Best Practices for AI Agent in WMS: An Engineer's Field Notes

Last summer, on the hottest day in the warehouse, I crouched in the server room staring at the monitoring screen, sweat dripping onto the keyboard. On the screen, the AI Agent's decision log was scrolling wildly—it had just tripled the replenishment quantity for a batch of room-temperature goods, claiming "a sudden temperature drop in three days would cause a demand surge." But the weather forecast showed high temperatures for the next week. I quickly switched to emergency mode, but the inventory was already messed up. That night, I traced through the logs line by line, discovering that the Agent had set the correlation weight between "temperature drop" and "demand surge" too high, ignoring seasonal fluctuations.

TL;DR Don't expect an AI Agent to manage your warehouse perfectly out of the box. My experience shows: data cleaning takes 70% of the effort, choosing the right scenario matters more than flashy tech, and you must install a "brake"—human review fallback. Here are my engineering best practices.

Data Cleaning: The Foundation of AI Agent

In the first week after deploying the Agent, it frequently suggested replenishing slow-moving items.
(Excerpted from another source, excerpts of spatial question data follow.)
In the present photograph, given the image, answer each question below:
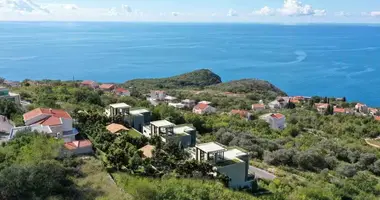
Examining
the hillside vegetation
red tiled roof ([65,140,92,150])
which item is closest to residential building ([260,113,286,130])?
red tiled roof ([65,140,92,150])

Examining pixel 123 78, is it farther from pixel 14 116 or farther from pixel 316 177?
pixel 316 177

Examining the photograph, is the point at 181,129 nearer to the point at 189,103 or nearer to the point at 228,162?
the point at 228,162

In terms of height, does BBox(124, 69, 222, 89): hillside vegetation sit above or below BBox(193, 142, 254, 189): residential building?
below

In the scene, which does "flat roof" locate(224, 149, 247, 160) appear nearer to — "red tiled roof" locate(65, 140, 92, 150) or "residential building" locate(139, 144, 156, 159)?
"residential building" locate(139, 144, 156, 159)

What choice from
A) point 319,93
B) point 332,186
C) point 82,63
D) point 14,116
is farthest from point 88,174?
point 82,63

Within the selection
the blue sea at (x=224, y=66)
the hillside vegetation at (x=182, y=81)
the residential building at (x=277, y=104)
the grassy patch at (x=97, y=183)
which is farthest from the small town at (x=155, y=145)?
the blue sea at (x=224, y=66)

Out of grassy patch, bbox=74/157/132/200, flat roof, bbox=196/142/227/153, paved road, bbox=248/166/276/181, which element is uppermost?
flat roof, bbox=196/142/227/153

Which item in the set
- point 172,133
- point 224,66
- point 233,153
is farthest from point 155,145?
point 224,66

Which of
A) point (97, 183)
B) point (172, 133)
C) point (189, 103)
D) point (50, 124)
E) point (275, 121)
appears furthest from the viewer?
point (189, 103)
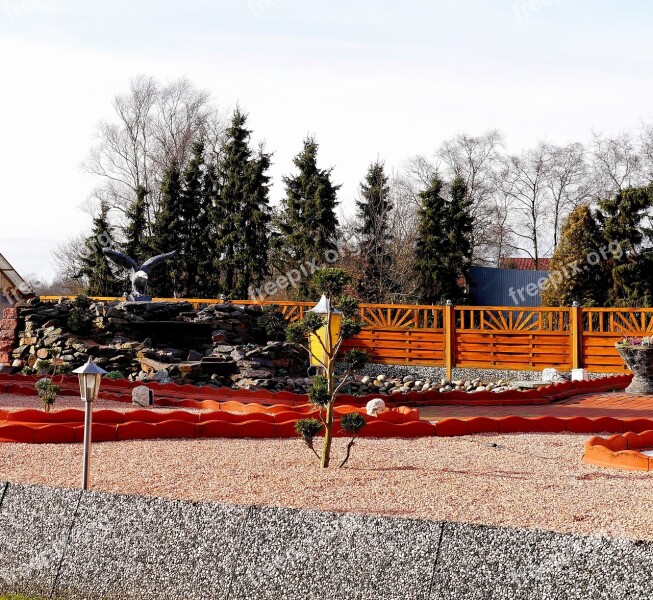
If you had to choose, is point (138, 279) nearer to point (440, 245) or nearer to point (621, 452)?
point (621, 452)

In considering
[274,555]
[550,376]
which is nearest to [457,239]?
[550,376]

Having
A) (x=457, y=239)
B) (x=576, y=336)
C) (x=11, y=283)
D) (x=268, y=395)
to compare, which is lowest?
(x=268, y=395)

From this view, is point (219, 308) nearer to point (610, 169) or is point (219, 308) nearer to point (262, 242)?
point (262, 242)

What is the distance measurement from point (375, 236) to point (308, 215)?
2688mm

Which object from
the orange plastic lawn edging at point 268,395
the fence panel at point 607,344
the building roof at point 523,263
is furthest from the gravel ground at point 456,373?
the building roof at point 523,263

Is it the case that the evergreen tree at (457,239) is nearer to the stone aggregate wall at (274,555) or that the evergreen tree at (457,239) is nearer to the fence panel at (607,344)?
the fence panel at (607,344)

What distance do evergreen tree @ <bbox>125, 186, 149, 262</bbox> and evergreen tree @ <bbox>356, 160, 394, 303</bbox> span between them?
746cm

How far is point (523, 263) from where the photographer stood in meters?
36.3

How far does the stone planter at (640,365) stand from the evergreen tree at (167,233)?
20.1m

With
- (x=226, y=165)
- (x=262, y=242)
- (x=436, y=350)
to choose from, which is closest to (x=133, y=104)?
(x=226, y=165)

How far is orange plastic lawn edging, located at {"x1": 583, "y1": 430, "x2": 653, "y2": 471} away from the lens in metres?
6.47

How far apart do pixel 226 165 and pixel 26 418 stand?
76.0 feet

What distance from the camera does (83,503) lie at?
4.80 meters

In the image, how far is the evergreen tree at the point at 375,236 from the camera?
28.5 metres
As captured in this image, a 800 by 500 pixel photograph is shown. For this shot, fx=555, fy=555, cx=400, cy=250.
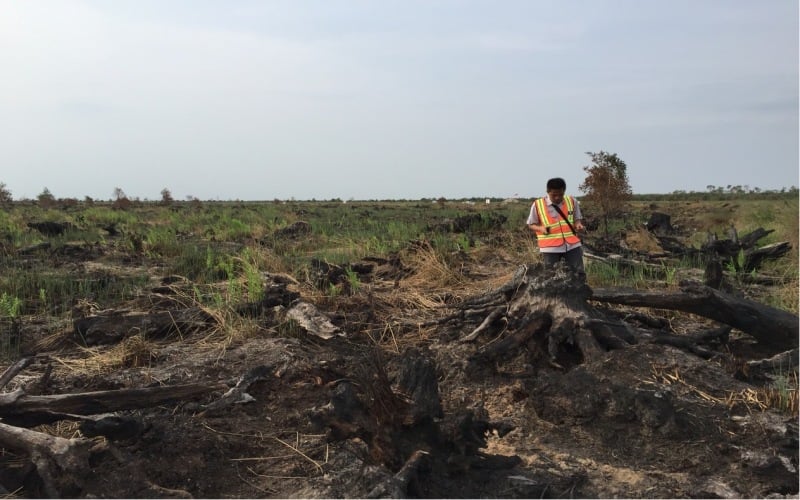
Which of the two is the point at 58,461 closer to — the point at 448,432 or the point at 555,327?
the point at 448,432

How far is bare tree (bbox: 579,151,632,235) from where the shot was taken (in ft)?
48.0

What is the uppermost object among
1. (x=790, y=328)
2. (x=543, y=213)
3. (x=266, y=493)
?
(x=543, y=213)

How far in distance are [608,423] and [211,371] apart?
280 centimetres

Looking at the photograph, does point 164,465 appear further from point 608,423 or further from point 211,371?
point 608,423

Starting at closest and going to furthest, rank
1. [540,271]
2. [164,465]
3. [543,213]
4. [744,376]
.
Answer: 1. [164,465]
2. [744,376]
3. [540,271]
4. [543,213]

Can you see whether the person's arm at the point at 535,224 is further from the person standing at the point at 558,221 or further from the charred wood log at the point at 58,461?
the charred wood log at the point at 58,461

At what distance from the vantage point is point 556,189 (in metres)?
5.52

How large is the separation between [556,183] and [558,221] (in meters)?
0.38

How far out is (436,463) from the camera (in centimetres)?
262

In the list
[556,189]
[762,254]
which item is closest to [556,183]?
[556,189]

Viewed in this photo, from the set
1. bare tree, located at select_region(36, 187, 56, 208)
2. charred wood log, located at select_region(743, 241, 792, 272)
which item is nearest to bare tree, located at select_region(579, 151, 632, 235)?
charred wood log, located at select_region(743, 241, 792, 272)

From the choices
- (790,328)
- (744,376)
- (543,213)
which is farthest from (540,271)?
(790,328)

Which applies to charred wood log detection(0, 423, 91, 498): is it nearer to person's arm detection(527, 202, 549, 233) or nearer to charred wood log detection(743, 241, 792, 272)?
person's arm detection(527, 202, 549, 233)

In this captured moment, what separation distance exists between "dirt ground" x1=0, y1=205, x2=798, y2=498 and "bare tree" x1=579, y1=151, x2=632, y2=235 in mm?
10644
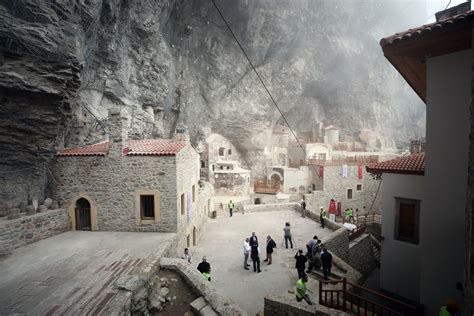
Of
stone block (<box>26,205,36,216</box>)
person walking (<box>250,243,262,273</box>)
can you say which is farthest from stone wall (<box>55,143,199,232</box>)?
person walking (<box>250,243,262,273</box>)

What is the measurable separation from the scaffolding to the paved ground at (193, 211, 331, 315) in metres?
10.8

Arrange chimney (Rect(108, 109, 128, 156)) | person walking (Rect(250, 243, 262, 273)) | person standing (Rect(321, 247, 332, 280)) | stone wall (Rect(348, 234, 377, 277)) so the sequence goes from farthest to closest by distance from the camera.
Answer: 1. stone wall (Rect(348, 234, 377, 277))
2. chimney (Rect(108, 109, 128, 156))
3. person walking (Rect(250, 243, 262, 273))
4. person standing (Rect(321, 247, 332, 280))

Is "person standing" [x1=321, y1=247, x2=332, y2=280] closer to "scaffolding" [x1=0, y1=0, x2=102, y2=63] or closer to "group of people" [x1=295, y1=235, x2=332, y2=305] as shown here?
"group of people" [x1=295, y1=235, x2=332, y2=305]

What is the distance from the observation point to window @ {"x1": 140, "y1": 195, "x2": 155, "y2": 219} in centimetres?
1166

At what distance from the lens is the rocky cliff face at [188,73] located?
9.02 meters

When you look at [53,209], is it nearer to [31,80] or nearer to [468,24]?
[31,80]

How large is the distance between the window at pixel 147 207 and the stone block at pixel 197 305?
5089mm

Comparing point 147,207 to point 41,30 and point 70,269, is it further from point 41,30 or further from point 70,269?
point 41,30

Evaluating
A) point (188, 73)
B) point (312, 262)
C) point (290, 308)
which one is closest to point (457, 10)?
point (290, 308)

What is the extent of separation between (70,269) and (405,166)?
12769 mm

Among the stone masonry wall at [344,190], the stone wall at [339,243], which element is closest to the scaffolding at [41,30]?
the stone wall at [339,243]

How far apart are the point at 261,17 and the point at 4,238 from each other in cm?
3803

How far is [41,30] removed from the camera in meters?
8.63

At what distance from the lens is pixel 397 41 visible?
565 cm
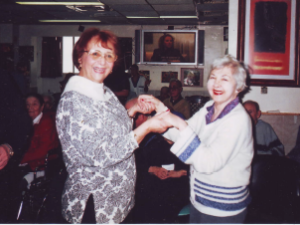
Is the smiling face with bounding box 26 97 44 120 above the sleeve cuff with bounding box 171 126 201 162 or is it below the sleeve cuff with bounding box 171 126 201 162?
above

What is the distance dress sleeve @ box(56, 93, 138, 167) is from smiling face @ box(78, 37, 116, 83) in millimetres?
186

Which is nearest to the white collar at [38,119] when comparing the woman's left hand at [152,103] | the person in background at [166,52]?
the woman's left hand at [152,103]

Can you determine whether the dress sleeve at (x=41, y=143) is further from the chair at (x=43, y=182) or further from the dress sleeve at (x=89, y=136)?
the dress sleeve at (x=89, y=136)

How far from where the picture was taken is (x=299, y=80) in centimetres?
234

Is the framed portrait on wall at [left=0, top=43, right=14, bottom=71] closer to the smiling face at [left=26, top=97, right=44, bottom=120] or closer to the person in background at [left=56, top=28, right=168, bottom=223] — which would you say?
the smiling face at [left=26, top=97, right=44, bottom=120]

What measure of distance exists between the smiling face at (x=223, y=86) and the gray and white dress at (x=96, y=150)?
0.44m

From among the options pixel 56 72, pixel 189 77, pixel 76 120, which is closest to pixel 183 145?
Answer: pixel 76 120

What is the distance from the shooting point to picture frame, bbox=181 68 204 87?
278 inches

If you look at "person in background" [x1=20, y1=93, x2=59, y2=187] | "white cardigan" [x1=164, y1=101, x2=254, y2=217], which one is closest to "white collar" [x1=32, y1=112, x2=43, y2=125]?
"person in background" [x1=20, y1=93, x2=59, y2=187]

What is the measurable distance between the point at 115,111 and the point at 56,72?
7061mm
I was puzzled until I discovered that some SKUs had empty "last outbound time" fields, and the Agent auto-filled them with the current time, mistakenly treating these items as fast-moving.

Data quality determines the ceiling of an AI Agent. I later built a data validation pipeline that automatically scans for anomalies every night. According to Fortune Business Insights^[1], data quality issues cause up to 60% of AI project failures.

Three Major Sources of Dirty Data

Manual entry errors: e.g., confusing "box" and "piece", making the Agent think inventory is 12x higher.
System sync delays: ERP and WMS data differ by 30 minutes, causing the Agent to make decisions on stale data.
Legacy issues: Old systems with changed field meanings but no updated documentation.

Comparison: Before and After Cleaning

Metric	Before Cleaning	After Cleaning
Replenishment accuracy	62%	91%
Weekly false alarms	8.3	1.2
Inventory turnover days	45	32

Data from Flash WMS internal test environment, July to September 2025.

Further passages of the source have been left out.